Téléphone portable : l’éco-participation finance la collecte
Le plus simple pour se débarrasser d’un téléphone portable dont on n’a plus l’usage est de le rendre au commerçant. Les opérateurs et les distributeurs ont l’obligation de le reprendre. C’est l’éco-participation, acquittée lors de l’achat de votre mobile, qui sert à financer la collecte et le traitement de tous les déchets d’équipements électriques et électroniques par le biais d’organismes agréés par l’État.

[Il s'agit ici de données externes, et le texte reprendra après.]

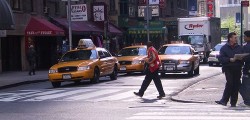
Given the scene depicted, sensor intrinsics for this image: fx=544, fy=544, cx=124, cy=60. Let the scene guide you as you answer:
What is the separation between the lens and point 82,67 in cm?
2133

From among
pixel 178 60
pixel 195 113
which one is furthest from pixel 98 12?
pixel 195 113

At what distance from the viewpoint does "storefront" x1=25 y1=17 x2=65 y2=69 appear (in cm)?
3328

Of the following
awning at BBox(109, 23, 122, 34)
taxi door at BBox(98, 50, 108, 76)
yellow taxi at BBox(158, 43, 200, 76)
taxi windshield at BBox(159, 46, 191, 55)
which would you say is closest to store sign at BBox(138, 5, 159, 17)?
awning at BBox(109, 23, 122, 34)

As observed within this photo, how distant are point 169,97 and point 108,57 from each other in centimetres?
818

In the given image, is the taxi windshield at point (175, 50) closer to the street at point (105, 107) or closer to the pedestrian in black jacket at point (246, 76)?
the street at point (105, 107)

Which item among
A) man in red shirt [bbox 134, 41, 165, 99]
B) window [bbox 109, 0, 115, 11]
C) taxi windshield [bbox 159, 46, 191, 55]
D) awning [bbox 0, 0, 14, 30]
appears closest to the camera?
man in red shirt [bbox 134, 41, 165, 99]

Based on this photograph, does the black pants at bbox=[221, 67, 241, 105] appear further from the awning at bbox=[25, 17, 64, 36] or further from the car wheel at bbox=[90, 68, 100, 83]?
the awning at bbox=[25, 17, 64, 36]

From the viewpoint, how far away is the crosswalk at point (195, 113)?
36.3 ft

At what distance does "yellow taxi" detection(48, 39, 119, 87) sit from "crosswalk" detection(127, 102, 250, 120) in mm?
8222

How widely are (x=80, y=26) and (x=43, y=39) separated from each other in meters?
3.10

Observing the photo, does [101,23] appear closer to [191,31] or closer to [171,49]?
[191,31]

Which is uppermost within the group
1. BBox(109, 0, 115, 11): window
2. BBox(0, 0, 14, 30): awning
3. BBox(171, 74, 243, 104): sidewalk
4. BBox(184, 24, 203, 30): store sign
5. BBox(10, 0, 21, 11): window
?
BBox(109, 0, 115, 11): window

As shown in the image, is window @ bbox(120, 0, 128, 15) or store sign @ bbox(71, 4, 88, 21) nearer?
store sign @ bbox(71, 4, 88, 21)

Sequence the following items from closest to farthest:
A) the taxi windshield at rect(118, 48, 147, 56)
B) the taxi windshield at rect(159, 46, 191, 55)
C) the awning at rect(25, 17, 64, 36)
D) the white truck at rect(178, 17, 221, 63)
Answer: the taxi windshield at rect(159, 46, 191, 55) → the taxi windshield at rect(118, 48, 147, 56) → the awning at rect(25, 17, 64, 36) → the white truck at rect(178, 17, 221, 63)
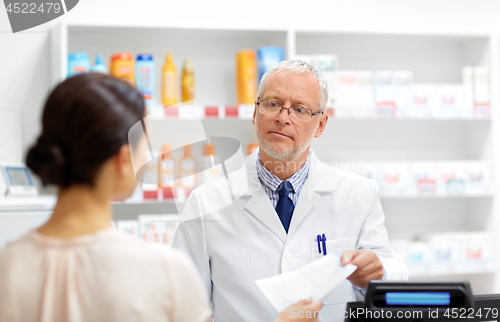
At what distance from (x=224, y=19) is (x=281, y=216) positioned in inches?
71.0

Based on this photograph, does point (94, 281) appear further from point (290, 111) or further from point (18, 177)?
point (18, 177)

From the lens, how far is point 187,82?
262 cm

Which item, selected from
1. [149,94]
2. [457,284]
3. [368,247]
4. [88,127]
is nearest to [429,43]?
[149,94]

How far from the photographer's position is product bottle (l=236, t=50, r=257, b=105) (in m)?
2.67

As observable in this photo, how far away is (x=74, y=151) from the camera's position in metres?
0.72

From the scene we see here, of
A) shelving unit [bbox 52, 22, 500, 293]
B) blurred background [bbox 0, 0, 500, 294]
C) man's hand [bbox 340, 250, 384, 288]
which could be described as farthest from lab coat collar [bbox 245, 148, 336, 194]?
shelving unit [bbox 52, 22, 500, 293]

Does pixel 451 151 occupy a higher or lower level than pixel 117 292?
lower

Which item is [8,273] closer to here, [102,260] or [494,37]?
[102,260]

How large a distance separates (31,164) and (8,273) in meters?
0.17

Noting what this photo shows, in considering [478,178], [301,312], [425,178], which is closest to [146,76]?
[425,178]

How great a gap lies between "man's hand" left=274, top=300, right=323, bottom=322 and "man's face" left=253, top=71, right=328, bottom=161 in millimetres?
581

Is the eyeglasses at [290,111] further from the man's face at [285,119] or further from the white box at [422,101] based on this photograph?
the white box at [422,101]

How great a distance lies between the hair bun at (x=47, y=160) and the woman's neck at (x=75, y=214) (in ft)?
0.12

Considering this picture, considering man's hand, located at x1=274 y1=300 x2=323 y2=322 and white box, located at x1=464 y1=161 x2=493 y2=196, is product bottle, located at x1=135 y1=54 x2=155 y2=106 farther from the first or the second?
white box, located at x1=464 y1=161 x2=493 y2=196
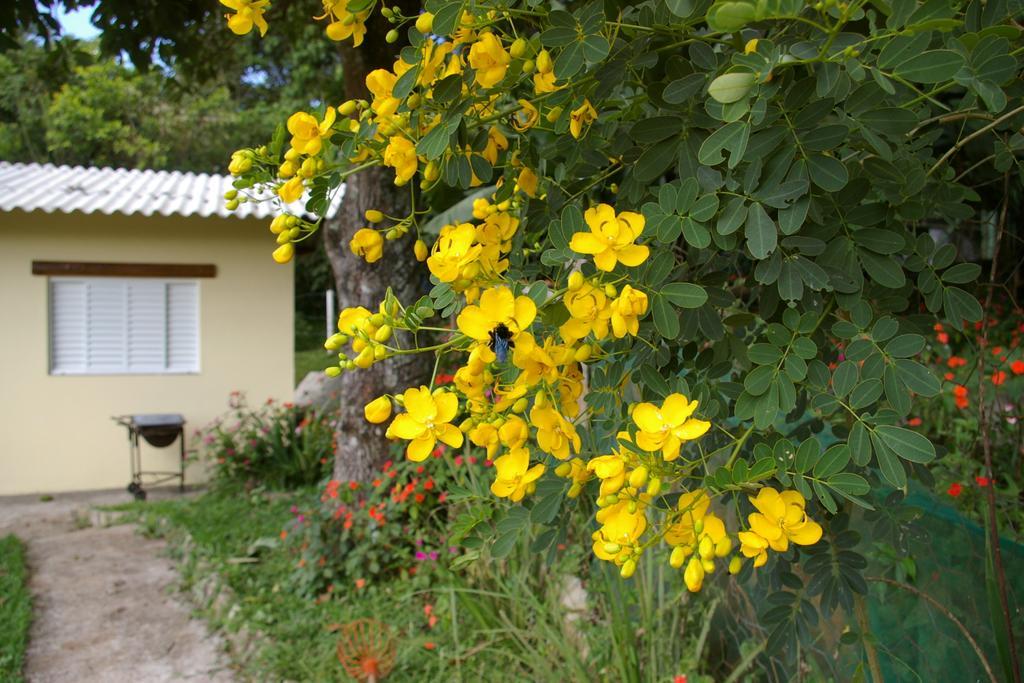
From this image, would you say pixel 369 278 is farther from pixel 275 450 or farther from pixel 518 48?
pixel 518 48

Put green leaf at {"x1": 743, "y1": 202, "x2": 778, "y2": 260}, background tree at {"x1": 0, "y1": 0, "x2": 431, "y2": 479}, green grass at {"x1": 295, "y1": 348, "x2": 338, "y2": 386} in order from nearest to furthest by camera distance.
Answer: green leaf at {"x1": 743, "y1": 202, "x2": 778, "y2": 260}, background tree at {"x1": 0, "y1": 0, "x2": 431, "y2": 479}, green grass at {"x1": 295, "y1": 348, "x2": 338, "y2": 386}

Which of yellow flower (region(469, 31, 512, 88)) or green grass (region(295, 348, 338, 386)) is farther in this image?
green grass (region(295, 348, 338, 386))

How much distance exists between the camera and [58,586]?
4.50 meters

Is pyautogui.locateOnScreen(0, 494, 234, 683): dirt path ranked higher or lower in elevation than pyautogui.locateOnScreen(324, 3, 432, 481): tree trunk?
lower

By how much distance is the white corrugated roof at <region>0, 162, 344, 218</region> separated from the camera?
6.21 m

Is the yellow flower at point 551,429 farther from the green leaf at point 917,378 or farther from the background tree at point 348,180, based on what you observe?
the background tree at point 348,180

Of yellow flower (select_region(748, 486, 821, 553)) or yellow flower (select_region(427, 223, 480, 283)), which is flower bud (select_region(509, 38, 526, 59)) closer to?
yellow flower (select_region(427, 223, 480, 283))

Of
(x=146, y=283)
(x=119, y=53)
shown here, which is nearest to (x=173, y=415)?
(x=146, y=283)

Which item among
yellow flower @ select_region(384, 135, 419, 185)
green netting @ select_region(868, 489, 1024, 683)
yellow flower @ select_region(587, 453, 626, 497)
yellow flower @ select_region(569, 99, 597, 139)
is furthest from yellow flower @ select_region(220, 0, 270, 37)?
green netting @ select_region(868, 489, 1024, 683)

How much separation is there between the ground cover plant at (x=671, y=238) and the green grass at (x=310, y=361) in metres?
11.9

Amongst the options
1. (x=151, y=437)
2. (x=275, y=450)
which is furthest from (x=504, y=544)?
(x=151, y=437)

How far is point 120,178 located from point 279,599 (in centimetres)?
538

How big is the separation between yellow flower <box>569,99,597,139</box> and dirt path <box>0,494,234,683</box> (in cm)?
285

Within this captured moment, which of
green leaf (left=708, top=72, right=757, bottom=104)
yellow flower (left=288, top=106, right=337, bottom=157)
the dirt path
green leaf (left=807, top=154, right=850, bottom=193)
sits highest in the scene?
yellow flower (left=288, top=106, right=337, bottom=157)
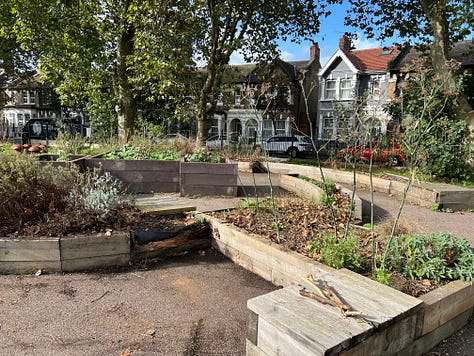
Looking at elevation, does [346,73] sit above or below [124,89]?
above

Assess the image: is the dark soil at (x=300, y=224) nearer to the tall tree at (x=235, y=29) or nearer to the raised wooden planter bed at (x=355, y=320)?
the raised wooden planter bed at (x=355, y=320)

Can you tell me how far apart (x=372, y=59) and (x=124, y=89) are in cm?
2310

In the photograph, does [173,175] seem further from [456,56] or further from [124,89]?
[456,56]

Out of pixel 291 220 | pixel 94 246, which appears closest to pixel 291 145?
pixel 291 220

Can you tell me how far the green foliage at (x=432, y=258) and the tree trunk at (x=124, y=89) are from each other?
12021 millimetres

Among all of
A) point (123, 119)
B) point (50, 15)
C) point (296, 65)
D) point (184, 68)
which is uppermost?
point (296, 65)

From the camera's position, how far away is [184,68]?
12758mm

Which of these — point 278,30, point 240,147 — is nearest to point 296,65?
point 278,30

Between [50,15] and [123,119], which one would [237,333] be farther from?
[50,15]

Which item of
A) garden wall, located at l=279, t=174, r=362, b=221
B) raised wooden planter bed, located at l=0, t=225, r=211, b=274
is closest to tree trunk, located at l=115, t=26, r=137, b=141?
garden wall, located at l=279, t=174, r=362, b=221

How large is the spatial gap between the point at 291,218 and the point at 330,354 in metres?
2.90

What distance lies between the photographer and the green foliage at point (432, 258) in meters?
2.98

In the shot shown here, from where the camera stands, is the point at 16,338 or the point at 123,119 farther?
the point at 123,119

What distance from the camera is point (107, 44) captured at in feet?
46.6
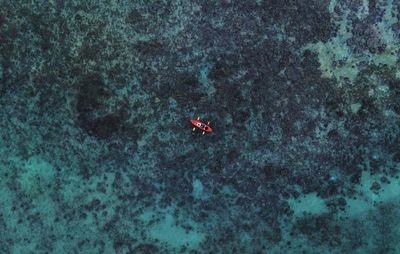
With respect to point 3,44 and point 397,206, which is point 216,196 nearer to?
point 397,206

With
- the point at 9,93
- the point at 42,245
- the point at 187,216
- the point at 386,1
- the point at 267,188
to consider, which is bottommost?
the point at 42,245

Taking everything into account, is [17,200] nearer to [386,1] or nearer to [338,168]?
[338,168]

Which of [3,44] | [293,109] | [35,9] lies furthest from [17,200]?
[293,109]

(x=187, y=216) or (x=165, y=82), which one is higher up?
(x=165, y=82)

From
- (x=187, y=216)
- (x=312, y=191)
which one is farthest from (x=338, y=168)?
(x=187, y=216)

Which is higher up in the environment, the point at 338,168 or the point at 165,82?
the point at 165,82

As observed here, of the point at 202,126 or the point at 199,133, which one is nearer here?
the point at 202,126
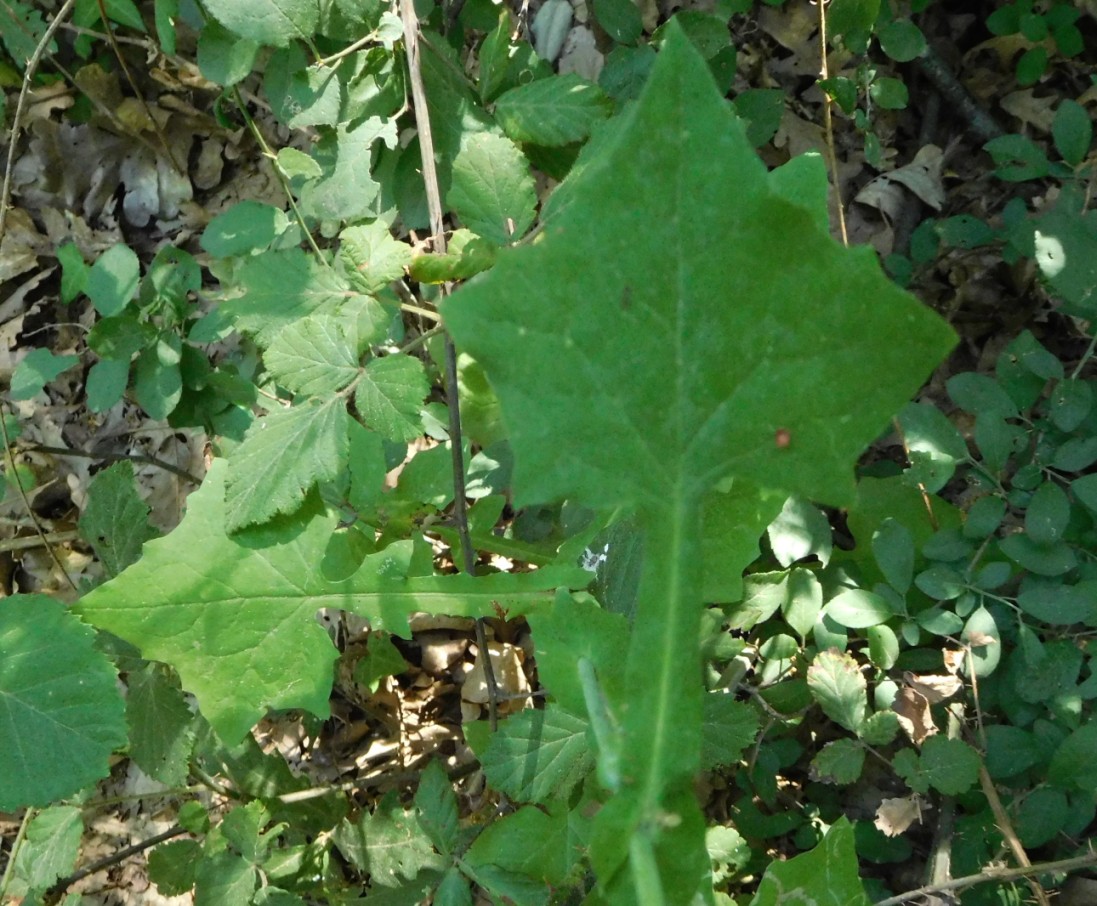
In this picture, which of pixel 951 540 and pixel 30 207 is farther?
pixel 30 207

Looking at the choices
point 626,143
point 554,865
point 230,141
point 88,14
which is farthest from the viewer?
point 230,141

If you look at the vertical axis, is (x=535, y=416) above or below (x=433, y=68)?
below

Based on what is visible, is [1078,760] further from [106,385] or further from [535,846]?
[106,385]

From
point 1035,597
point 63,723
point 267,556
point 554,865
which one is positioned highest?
point 267,556

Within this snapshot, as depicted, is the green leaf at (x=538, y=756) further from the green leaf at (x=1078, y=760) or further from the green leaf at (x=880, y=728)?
the green leaf at (x=1078, y=760)

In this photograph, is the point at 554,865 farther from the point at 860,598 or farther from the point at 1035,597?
the point at 1035,597

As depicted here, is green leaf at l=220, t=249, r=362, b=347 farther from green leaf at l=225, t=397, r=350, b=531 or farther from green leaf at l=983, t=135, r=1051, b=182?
green leaf at l=983, t=135, r=1051, b=182

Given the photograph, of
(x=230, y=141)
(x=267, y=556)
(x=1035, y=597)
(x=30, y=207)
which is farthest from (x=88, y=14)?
(x=1035, y=597)
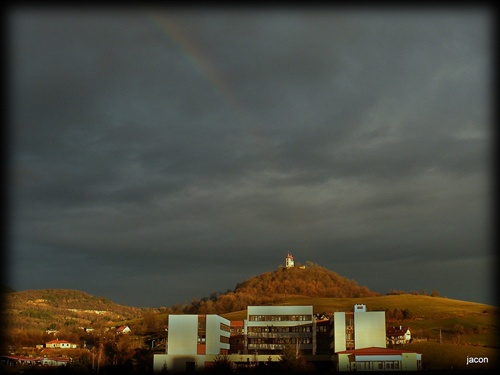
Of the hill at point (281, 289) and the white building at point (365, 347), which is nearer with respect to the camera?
the white building at point (365, 347)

Afin d’inciter leurs clients à rapporter leurs vieux appareils, les opérateurs multiplient les opérations de collecte, tout en se regroupant avec des associations humanitaires, charitables ou de protection de l’environnement. Orange, qui a organisé en avril dernier trois journées de collecte dans ses boutiques, verse le produit de la revente des appareils au WWF et aux Ateliers du Bocage, entreprise de réinsertion d’Emmaüs France. Celle-ci est partenaire des trois opérateurs français, ce qui lui permet de financer des ateliers de recyclage en Afrique.Chez SFR, on propose au client d’échanger son ancien mobile contre un bon d’achat (utilisable le jour même dans la boutique SFR) et un versement de 4 € à une association dont La Voix de l’enfant et Fondaterra. Bouygues Telecom n’est pas en reste : par le biais de son site Internet, l’opérateur propose d’évaluer l’ancien portable. Puis l’argent est soit viré au client, soit versé à la Surfrider Foundation, association de protection des océans et du littoral.